Whether an autoimmune reaction contributes to the development of PCOS is still contentious. Some reports indicate that autoantibodies to steroid-producing cells and to their specific enzymes are closely related to ovarian failure and infertility in patients with autoimmune diseases . In some cases of PCOS, autoimmune disturbances have been demonstrated, with high concentrations of antiovarian antibodies [16,17], although disagreement exists about whether the autoimmune mechanism is of prime importance . A study by an Estonian group revealed that one or more common autoantibodies were detected in 40.7% of female patients with reproductive failure. Antinuclear antibody and anti-smooth muscle antibody were the most frequent autoantibodies in patients with PCOS, presenting another potential autoimmune mechanism .
Clinical and/or biochemical evidence of hyperandrogenism is an important feature of patients with PCOS. Hirsutism is thought to be the primary clinical indicator of androgen excess, whereas the presence of acne is less prevalent. The prevalence of androgenic alopecia in PCOS is still unclear, but Cela and co-workers reported the prevalence of PCOS to be as high as 67% in women witii androgenic alopecia  . A considerable proportion of patients with PCOS may demonstrate elevated circulating androgen levels, especially free testosterone, whereas 20-40% will have androgen levels within the normal range, although the inaccuracy and variability of the laboratory measurements should be considered. Our patient is an example of clinical hyperandrogenism without biochemical hyperandrogenemia. This is probably due to increased local tissue sensitivity to circulating androgens or ethnic differences in the phenotypic expression of peripheral androgen excess . Alopecia is associated with both PCOS and APS type 2, although its pathogenesis and manifestations are somewhat different. It is a minor component of APS with an immunological mechanism, and in some cases tyrosine hydroxylase is recognized as the relevant autoantigen . Telogen effluvium was diagnosed in our patient, which is thought to be a sign of early androgenic alopecia, although there is a possible link to hypothyroidism. Treatment measures for hyperandrogenism include weight reduction, oral contraceptives, antiandrogens (spironolactone, cyproterone acetate), insulin sensitizers (metformin, thiazolidinedione), etc. Medroxyprogesterone acetate is another option because it directly affects the hypothalamicpituitary axis by decreasing gonadotropin-releasing hormone production and the release of gonadotropins, thereby reducing testosterone and estrogen production by the ovary  .
Hyperandrogenic type 1 diabetic patients have several characteristics that differ from those of nondiabetic patients [7,24,25]. As in our patient, a relatively small increase in the LH/ FSH ratio is observed, which reflects ovarian hyperandrogenism in women with type 1 diabetes. Normal serum SHBG levels might reduce the delivery of androgen to the tissues. This prevents androgen excess in patients with type 1 diabetes, resulting in relatively low hirsutism scores.

▬▬▬

▶ [Questions on the material]
1. In the PCOS text, which two autoantibodies were the most frequent in patients with PCOS?
2. Rewrite the paragraph of the PCOS text beginning "Hyperandrogenic type 1 diabetic patients" as a short list that keeps its main facts.
3. Print the part of the PCOS text that opens with the words containing "Hyperandrogenic type 1" and closes with "low hirsutism scores.".
None of the rows is needed here.

▶ [Stored data]
▬▬▬

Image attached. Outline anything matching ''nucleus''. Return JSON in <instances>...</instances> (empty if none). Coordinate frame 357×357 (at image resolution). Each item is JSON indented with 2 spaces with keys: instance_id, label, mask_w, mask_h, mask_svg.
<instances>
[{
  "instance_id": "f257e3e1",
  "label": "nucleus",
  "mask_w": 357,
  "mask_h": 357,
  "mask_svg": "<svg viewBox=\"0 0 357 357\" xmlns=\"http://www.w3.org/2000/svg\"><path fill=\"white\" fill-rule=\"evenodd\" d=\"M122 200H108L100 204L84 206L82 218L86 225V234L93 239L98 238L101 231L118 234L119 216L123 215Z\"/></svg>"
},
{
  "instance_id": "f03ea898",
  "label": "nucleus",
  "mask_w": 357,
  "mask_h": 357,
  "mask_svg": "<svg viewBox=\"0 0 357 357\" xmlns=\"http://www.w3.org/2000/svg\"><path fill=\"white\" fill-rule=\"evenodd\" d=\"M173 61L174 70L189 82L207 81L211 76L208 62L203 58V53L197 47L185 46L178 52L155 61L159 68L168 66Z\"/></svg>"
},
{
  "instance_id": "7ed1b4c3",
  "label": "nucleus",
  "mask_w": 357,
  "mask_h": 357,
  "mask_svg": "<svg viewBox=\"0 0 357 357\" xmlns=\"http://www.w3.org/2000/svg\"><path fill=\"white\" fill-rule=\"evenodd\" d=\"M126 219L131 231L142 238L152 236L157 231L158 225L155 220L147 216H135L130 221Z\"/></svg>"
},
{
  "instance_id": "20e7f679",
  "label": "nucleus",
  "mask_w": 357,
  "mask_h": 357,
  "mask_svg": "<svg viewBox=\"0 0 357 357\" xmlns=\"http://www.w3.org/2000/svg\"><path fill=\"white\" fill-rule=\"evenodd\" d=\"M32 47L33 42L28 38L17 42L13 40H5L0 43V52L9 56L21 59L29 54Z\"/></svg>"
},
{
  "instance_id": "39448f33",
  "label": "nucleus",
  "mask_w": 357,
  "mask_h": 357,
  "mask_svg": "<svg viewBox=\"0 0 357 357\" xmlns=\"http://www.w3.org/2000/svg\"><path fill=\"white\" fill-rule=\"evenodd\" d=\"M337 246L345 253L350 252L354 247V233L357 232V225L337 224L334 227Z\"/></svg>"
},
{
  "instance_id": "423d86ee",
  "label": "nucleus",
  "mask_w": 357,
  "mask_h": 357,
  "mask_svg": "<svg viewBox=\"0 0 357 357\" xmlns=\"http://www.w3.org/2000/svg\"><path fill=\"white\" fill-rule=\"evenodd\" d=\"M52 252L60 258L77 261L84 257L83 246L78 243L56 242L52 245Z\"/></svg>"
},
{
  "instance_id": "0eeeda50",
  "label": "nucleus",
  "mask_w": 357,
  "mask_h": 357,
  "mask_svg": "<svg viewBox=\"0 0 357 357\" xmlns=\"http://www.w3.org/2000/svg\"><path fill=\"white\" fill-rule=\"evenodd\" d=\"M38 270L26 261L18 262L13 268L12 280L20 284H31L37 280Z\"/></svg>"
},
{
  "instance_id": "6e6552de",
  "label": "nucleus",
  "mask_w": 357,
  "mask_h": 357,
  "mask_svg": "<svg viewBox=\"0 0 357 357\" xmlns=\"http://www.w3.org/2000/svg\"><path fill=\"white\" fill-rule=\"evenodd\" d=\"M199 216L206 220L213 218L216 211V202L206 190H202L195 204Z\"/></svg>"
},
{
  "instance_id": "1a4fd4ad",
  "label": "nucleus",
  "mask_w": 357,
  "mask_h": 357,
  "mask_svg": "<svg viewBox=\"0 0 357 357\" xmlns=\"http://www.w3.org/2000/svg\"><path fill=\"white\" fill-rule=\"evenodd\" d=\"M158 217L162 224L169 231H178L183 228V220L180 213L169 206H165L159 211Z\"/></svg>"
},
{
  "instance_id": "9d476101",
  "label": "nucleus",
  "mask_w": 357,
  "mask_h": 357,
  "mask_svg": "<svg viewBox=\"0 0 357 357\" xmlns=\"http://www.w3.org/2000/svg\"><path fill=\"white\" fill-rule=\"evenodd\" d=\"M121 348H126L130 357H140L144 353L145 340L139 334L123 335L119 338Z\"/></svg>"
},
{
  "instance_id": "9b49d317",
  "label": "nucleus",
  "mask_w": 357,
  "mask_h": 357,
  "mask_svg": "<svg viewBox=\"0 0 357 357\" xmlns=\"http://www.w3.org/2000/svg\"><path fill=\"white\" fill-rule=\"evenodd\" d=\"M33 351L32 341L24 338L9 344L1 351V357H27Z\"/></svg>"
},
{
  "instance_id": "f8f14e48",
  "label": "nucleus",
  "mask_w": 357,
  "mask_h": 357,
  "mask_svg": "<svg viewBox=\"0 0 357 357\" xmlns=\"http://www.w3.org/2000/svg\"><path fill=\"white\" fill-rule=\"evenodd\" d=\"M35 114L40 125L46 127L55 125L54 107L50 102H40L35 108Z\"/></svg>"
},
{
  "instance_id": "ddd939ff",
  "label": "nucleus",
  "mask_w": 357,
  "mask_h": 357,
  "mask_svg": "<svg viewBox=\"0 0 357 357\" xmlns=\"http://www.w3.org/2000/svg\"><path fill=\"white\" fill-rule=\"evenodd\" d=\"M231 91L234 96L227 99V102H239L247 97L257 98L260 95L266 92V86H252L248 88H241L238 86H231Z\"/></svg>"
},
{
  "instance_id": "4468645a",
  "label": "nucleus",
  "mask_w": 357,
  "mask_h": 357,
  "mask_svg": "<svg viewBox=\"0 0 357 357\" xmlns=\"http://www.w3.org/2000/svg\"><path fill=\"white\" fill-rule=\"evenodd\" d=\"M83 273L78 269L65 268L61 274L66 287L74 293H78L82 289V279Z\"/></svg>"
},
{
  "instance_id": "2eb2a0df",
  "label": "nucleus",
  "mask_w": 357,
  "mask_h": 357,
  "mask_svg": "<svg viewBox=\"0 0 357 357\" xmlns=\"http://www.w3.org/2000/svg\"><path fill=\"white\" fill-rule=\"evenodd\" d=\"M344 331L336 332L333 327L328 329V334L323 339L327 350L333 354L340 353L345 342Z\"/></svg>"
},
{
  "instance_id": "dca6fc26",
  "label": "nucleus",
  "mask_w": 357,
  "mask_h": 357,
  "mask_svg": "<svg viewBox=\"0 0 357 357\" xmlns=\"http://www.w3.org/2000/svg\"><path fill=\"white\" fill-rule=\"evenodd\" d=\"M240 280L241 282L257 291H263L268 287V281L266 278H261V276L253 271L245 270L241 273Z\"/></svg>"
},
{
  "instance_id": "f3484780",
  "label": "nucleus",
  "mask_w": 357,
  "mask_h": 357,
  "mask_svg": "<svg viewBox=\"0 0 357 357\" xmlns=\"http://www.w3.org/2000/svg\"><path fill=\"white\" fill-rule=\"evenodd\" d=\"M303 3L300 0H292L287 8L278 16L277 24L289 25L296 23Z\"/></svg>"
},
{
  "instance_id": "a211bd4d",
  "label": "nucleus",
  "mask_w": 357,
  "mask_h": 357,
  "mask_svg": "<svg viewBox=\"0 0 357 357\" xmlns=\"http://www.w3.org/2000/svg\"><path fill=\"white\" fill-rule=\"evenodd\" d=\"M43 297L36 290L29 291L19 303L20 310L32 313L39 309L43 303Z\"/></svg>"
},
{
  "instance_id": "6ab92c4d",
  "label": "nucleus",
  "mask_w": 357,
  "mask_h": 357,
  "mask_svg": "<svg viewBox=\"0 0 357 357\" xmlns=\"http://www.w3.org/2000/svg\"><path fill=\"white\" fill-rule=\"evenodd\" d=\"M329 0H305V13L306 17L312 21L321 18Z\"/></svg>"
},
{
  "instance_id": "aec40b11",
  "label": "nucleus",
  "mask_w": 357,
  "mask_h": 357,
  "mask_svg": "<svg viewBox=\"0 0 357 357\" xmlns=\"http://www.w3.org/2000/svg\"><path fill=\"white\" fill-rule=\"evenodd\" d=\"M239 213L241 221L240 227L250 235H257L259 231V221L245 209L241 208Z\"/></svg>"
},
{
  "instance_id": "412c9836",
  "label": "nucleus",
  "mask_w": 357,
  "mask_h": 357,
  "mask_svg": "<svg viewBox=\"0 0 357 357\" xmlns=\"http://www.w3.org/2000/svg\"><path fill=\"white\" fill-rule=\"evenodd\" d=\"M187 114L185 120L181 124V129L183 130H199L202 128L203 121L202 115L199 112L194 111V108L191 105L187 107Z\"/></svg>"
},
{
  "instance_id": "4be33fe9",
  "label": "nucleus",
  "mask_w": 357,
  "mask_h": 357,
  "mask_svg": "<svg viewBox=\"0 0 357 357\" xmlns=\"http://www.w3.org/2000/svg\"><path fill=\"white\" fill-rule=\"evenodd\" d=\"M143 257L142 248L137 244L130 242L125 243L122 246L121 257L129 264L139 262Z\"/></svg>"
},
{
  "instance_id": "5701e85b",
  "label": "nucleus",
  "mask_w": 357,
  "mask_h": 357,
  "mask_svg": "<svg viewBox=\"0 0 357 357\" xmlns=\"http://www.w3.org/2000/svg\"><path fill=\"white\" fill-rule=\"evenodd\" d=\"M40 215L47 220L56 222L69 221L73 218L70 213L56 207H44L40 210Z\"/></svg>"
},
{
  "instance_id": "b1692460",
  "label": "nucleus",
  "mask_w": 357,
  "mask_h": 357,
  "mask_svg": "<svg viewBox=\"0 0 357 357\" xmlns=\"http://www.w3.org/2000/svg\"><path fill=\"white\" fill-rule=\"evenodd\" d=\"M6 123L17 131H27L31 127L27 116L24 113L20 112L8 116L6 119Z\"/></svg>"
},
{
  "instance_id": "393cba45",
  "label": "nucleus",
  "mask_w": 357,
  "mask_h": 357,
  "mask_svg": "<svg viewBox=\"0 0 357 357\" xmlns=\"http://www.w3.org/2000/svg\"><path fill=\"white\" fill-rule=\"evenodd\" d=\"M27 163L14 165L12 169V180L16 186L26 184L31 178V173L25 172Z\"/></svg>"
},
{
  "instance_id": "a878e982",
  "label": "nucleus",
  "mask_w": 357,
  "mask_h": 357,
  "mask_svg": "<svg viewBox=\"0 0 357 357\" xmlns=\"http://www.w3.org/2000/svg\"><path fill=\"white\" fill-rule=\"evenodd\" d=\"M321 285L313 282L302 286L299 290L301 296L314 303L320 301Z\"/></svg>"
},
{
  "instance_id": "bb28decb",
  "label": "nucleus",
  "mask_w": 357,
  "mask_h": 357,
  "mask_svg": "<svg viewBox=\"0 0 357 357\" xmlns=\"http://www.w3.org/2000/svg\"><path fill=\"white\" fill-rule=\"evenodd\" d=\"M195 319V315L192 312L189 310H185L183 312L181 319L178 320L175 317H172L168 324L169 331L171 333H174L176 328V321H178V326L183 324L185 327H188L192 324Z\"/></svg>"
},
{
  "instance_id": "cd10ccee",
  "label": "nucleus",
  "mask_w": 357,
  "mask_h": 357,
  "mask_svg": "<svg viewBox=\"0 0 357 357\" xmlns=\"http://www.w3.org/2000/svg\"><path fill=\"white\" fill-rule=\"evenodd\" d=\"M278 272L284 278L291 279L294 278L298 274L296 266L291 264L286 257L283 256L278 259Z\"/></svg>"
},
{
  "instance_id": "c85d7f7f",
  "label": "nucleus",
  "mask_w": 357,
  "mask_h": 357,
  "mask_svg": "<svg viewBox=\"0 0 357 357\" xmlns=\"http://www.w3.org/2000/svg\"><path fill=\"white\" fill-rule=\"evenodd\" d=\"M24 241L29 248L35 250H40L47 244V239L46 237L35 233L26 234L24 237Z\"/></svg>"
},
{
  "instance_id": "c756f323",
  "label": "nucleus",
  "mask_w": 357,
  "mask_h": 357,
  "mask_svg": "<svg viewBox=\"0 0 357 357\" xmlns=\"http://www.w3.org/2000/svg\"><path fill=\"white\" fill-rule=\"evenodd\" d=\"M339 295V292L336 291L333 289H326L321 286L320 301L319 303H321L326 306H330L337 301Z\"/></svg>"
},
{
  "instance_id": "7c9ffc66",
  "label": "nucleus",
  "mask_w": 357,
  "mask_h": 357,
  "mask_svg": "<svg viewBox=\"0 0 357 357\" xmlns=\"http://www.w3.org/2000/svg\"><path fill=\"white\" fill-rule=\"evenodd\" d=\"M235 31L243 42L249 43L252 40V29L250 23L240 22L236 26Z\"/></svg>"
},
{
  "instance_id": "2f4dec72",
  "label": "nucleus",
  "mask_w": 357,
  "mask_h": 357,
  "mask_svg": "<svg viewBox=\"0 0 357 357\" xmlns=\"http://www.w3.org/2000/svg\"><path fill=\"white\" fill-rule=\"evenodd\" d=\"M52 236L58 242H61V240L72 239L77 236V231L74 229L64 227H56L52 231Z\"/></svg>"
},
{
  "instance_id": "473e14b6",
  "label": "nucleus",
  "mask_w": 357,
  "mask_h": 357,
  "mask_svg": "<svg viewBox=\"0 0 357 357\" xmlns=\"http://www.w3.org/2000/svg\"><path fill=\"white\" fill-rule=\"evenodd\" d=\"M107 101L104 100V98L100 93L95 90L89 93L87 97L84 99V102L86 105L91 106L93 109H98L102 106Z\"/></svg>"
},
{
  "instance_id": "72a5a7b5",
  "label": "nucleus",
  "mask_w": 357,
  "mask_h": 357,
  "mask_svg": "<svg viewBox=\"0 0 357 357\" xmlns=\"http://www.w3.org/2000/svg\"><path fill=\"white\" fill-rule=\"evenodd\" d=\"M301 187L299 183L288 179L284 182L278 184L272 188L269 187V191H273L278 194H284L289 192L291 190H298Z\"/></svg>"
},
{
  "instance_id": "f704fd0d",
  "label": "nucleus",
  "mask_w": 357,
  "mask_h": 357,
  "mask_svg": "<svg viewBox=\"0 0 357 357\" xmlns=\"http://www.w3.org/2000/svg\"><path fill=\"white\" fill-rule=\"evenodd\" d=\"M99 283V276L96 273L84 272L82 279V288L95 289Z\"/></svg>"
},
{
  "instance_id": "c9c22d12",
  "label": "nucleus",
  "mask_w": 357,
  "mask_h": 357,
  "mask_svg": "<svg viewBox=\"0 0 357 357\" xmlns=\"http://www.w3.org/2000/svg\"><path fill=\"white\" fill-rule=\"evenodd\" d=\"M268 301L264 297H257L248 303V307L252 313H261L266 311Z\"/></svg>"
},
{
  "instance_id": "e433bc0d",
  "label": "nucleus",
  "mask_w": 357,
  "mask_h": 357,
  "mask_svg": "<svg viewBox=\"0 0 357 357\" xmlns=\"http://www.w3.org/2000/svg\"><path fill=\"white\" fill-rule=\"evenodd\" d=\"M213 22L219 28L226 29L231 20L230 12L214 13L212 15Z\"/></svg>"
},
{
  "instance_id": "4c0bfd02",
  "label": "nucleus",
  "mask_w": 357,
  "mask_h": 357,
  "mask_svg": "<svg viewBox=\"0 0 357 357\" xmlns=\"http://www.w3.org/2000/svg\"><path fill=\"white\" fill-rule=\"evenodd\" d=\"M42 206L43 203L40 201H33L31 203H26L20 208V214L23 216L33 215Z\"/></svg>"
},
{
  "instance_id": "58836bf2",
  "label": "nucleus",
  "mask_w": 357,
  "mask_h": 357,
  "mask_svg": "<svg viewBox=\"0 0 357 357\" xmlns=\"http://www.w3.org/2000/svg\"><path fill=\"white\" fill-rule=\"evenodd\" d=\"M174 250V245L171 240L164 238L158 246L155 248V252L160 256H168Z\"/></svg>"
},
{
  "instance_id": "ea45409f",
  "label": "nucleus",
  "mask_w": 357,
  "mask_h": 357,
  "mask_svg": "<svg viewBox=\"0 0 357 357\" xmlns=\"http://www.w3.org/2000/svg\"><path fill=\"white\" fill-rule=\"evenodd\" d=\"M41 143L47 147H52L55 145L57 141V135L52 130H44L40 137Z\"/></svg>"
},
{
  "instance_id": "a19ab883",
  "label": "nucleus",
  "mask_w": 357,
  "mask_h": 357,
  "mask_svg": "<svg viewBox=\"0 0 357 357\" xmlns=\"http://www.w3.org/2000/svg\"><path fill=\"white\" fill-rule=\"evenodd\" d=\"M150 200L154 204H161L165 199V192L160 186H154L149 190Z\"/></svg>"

▬▬▬

▶ [Answers to the problems]
1. Antinuclear antibody and anti-smooth muscle antibody.

2.
- Hyperandrogenic patients with type 1 diabetes differ in several ways from nondiabetic patients.
- They show a relatively small rise in the LH/FSH ratio, which reflects ovarian hyperandrogenism.
- Normal serum SHBG levels may reduce androgen delivery to the tissues.
- This prevents androgen excess and leads to relatively low hirsutism scores.

3.
Hyperandrogenic type 1 diabetic patients have several characteristics that differ from those of nondiabetic patients [7,24,25]. As in our patient, a relatively small increase in the LH/ FSH ratio is observed, which reflects ovarian hyperandrogenism in women with type 1 diabetes. Normal serum SHBG levels might reduce the delivery of androgen to the tissues. This prevents androgen excess in patients with type 1 diabetes, resulting in relatively low hirsutism scores.